**Problem to solve:**
Extract the data from the line containing "In the set point" through the line containing "677 centimetres", both included, and repeat those lines exactly.

**Supplied data:**
[Begin]

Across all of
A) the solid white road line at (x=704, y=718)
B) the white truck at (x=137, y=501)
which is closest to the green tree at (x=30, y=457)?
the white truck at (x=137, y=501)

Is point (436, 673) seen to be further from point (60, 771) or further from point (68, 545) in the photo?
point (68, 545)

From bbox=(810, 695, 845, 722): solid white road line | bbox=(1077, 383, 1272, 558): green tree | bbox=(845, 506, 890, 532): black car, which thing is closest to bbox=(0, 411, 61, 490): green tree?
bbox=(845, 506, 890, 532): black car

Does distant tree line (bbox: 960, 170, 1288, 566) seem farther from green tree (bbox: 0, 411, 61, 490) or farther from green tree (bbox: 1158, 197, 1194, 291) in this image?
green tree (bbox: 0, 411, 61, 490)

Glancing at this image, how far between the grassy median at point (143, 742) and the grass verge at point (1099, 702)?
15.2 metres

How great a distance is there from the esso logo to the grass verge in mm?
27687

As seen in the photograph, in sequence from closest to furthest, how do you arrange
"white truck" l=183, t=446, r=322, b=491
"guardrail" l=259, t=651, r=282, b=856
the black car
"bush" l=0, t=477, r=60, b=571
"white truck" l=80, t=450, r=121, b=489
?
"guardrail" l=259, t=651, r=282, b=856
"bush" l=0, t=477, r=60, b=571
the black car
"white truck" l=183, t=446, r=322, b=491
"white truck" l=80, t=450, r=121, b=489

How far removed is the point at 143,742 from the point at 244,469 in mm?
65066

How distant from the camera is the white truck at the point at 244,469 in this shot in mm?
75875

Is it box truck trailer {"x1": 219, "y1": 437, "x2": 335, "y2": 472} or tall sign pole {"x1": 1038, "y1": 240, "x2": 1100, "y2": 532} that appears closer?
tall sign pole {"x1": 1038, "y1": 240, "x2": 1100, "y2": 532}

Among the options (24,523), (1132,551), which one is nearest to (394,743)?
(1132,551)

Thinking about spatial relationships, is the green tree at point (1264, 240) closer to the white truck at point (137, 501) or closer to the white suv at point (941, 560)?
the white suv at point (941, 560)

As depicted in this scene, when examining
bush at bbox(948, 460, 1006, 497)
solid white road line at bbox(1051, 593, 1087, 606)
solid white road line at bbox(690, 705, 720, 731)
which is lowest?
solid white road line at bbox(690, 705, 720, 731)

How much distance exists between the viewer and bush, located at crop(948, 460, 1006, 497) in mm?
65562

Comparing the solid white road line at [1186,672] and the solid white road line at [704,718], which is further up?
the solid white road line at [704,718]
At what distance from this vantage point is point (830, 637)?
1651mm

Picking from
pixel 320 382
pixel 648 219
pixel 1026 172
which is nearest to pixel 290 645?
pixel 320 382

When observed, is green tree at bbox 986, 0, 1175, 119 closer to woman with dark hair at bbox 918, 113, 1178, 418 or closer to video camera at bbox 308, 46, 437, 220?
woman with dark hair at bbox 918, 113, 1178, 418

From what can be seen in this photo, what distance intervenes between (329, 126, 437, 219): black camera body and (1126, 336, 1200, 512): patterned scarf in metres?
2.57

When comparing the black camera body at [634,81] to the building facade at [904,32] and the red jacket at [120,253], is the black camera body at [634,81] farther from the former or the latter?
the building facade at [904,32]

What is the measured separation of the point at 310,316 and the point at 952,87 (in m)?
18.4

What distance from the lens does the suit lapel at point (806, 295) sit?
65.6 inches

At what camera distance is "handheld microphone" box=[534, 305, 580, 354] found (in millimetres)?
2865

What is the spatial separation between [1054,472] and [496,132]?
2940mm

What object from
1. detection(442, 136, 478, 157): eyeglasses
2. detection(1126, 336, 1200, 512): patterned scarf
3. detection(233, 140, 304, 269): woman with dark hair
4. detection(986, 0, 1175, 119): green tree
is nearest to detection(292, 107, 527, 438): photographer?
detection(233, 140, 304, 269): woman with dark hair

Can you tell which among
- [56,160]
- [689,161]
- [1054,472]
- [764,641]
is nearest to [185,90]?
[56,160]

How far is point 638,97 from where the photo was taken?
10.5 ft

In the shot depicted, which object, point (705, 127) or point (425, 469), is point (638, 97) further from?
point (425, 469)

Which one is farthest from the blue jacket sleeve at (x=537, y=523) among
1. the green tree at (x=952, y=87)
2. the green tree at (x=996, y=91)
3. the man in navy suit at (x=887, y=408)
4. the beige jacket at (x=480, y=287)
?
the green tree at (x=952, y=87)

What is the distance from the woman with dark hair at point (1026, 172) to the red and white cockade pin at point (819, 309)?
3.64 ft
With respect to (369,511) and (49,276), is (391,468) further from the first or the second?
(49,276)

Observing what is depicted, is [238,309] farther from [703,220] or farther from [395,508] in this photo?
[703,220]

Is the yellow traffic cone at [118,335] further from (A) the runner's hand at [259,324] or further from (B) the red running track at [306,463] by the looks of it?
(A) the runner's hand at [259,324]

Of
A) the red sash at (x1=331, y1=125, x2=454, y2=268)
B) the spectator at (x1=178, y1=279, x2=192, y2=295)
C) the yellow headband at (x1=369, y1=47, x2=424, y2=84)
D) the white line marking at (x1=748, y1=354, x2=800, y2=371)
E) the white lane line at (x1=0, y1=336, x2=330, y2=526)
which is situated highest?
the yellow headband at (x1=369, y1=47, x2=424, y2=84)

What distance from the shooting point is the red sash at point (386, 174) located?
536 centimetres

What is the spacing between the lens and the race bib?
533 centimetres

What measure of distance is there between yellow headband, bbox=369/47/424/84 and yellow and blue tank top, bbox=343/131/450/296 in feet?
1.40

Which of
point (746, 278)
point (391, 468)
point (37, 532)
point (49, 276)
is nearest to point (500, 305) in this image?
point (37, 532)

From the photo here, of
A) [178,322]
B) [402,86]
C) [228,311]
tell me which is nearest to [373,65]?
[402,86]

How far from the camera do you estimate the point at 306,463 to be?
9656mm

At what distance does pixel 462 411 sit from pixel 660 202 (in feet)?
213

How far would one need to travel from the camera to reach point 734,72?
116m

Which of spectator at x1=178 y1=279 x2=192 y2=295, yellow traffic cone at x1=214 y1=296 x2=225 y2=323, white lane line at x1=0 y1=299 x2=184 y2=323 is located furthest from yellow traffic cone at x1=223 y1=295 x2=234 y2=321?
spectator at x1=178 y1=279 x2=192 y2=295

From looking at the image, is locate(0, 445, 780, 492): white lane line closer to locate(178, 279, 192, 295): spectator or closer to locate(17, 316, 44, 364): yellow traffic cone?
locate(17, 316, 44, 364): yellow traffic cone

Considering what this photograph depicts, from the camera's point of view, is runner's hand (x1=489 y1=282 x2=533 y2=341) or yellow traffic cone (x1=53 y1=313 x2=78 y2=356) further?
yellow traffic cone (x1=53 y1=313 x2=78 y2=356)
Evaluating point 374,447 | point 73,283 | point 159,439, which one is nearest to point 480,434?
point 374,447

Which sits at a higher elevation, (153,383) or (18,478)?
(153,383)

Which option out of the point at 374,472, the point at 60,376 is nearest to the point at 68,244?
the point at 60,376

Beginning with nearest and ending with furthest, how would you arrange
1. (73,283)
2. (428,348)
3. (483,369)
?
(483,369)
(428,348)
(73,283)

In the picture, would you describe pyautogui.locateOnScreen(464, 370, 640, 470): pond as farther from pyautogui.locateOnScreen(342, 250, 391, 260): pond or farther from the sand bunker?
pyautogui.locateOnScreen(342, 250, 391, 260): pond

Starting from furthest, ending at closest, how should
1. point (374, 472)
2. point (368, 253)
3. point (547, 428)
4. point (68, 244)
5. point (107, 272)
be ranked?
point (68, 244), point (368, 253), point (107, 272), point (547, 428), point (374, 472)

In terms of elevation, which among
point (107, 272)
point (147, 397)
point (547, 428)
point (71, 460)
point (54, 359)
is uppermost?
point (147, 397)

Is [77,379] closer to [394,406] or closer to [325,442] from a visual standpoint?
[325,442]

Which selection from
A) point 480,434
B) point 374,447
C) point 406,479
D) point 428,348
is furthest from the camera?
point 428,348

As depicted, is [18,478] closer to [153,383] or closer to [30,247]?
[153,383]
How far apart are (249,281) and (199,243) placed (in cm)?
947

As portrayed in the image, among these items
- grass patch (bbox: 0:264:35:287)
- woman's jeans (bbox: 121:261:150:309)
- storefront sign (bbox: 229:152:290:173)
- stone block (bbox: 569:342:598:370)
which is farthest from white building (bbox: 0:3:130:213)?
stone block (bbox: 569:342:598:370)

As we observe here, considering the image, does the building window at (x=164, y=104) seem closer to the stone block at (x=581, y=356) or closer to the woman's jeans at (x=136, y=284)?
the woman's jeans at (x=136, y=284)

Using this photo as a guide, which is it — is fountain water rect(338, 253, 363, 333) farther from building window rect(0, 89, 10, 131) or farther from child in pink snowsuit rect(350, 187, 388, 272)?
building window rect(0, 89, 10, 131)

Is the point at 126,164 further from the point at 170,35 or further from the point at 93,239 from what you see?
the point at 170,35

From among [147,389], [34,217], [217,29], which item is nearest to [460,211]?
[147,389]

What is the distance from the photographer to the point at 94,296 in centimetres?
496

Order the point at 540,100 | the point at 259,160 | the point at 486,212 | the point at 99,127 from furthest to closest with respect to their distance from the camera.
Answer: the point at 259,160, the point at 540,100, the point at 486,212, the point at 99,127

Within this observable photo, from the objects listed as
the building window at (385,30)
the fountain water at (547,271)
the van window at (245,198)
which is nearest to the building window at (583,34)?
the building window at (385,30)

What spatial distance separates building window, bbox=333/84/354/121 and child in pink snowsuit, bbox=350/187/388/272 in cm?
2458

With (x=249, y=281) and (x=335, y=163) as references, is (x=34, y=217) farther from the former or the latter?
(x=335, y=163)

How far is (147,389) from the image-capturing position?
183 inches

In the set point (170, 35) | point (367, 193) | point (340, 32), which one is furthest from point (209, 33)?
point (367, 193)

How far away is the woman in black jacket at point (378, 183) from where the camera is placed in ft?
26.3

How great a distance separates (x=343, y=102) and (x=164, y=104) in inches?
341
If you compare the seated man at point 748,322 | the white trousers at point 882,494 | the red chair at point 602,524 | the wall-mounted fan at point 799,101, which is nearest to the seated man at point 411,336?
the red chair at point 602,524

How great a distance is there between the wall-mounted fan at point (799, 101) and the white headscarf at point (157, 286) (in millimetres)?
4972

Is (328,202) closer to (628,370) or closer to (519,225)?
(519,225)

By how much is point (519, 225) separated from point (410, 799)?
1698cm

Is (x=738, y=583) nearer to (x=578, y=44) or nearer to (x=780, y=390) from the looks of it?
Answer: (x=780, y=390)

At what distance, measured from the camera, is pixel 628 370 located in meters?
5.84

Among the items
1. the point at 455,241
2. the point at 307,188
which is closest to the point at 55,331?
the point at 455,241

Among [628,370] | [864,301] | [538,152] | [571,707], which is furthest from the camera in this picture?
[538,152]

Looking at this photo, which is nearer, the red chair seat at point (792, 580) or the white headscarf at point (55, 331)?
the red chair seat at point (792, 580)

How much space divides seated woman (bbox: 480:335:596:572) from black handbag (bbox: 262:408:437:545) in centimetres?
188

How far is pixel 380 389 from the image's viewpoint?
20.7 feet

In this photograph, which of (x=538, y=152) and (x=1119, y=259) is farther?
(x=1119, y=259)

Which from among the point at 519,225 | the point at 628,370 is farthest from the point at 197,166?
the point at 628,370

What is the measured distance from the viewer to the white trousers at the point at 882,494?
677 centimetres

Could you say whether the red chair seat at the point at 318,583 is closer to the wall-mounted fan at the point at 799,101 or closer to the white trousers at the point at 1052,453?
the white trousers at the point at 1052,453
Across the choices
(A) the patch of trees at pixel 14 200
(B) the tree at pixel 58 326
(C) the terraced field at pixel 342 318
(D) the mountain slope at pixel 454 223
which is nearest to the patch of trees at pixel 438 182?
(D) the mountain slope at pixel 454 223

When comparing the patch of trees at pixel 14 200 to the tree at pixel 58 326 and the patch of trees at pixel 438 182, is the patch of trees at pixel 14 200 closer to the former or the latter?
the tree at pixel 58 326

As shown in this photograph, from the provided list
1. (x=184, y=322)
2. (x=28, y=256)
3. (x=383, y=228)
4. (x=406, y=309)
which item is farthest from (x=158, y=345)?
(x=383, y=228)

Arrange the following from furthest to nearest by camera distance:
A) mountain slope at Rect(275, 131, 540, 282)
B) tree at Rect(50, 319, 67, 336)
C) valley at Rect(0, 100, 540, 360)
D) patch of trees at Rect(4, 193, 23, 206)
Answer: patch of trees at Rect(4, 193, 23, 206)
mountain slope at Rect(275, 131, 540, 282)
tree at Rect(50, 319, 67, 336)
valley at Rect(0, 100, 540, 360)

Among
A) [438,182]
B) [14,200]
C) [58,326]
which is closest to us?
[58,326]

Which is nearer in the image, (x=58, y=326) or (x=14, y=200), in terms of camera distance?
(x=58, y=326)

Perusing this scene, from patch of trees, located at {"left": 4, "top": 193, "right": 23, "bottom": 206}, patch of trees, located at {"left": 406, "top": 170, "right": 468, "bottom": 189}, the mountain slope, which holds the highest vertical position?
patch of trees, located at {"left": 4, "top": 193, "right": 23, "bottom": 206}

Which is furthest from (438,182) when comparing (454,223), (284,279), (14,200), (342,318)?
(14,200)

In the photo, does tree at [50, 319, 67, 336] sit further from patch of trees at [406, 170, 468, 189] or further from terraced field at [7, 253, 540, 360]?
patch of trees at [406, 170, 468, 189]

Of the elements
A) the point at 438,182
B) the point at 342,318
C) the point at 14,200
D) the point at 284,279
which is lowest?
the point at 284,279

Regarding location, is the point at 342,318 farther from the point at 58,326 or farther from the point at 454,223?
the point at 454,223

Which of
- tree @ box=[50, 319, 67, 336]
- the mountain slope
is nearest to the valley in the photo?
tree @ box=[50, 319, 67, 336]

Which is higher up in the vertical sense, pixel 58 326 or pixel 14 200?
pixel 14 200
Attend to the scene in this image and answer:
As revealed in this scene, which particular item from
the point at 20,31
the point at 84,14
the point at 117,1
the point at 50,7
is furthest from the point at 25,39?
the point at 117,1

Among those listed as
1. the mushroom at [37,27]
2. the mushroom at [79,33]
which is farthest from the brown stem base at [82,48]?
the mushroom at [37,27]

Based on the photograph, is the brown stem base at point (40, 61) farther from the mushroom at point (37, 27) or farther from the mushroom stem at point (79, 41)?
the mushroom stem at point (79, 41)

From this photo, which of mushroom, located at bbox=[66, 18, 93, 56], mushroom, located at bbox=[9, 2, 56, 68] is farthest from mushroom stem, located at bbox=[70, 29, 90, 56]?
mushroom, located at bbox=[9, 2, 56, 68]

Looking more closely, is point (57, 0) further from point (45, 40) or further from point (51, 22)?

[End]

**Answer to this exercise:**
In the set point (170, 35) | point (367, 193) | point (340, 32), which one is furthest from point (209, 33)?
point (367, 193)

How far away is the woman in black jacket at point (378, 183) from where the camera is placed in ft?
26.3

How great a distance separates (x=343, y=102) and (x=164, y=104) in inches?
341
If you compare the seated man at point 748,322 | the white trousers at point 882,494 | the red chair at point 602,524 | the wall-mounted fan at point 799,101, which is nearest to the seated man at point 411,336?
the red chair at point 602,524

How great a distance is there between the wall-mounted fan at point (799, 101) and the white headscarf at point (157, 286) (in millimetres)?
4972

Is (328,202) closer to (628,370) or closer to (519,225)?
(519,225)

By how much is point (519, 225) separated from point (410, 799)?
1698cm

Is (x=738, y=583) nearer to (x=578, y=44) or nearer to (x=780, y=390) from the looks of it?
Answer: (x=780, y=390)

At what distance, measured from the camera, is pixel 628 370 located in meters?
5.84

Among the items
1. the point at 455,241
2. the point at 307,188
which is closest to the point at 55,331?
the point at 455,241

Among [628,370] | [864,301] | [538,152] | [571,707], which is furthest from the camera in this picture?
[538,152]

Looking at this photo, which is nearer, the red chair seat at point (792, 580) or the white headscarf at point (55, 331)?
the red chair seat at point (792, 580)

How much space divides seated woman (bbox: 480:335:596:572) from black handbag (bbox: 262:408:437:545) in centimetres?
188

How far is pixel 380 389 from the image's viewpoint?
20.7 feet

In this photograph, which of (x=538, y=152) and (x=1119, y=259) is farther?
(x=1119, y=259)

Which from among the point at 519,225 | the point at 628,370 is farthest from the point at 197,166?
the point at 628,370

What is the measured distance from the viewer to the white trousers at the point at 882,494?
677 centimetres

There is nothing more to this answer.